### What is expected
Pull out each line of the records below that contains the word "farthest", and treat uppercase and lowercase as different.

### The records
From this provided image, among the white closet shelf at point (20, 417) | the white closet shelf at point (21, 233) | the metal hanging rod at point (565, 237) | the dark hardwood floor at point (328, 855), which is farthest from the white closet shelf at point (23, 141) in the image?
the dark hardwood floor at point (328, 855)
--
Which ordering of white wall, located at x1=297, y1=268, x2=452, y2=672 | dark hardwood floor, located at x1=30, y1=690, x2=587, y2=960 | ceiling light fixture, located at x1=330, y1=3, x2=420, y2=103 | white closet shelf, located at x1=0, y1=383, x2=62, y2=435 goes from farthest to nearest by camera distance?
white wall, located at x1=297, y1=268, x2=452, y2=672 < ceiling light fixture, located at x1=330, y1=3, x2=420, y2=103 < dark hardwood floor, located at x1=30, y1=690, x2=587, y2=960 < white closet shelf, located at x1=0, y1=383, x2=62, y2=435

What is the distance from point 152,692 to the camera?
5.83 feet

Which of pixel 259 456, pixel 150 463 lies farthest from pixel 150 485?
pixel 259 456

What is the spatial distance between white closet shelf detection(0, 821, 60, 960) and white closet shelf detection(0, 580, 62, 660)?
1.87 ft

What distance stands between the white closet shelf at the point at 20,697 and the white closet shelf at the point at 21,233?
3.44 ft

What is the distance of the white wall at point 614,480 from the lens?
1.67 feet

### Result of the task
From this provided image, among the white closet shelf at point (20, 417) | the white closet shelf at point (21, 233) | the metal hanging rod at point (565, 237) | the dark hardwood floor at point (328, 855), which is farthest from the white closet shelf at point (23, 141) in the image?
Which ordering of white wall, located at x1=297, y1=268, x2=452, y2=672 | dark hardwood floor, located at x1=30, y1=690, x2=587, y2=960 | ceiling light fixture, located at x1=330, y1=3, x2=420, y2=103 | white closet shelf, located at x1=0, y1=383, x2=62, y2=435 goes from farthest to nearest by camera distance?
Which of pixel 259 456, pixel 150 463 lies farthest from pixel 150 485?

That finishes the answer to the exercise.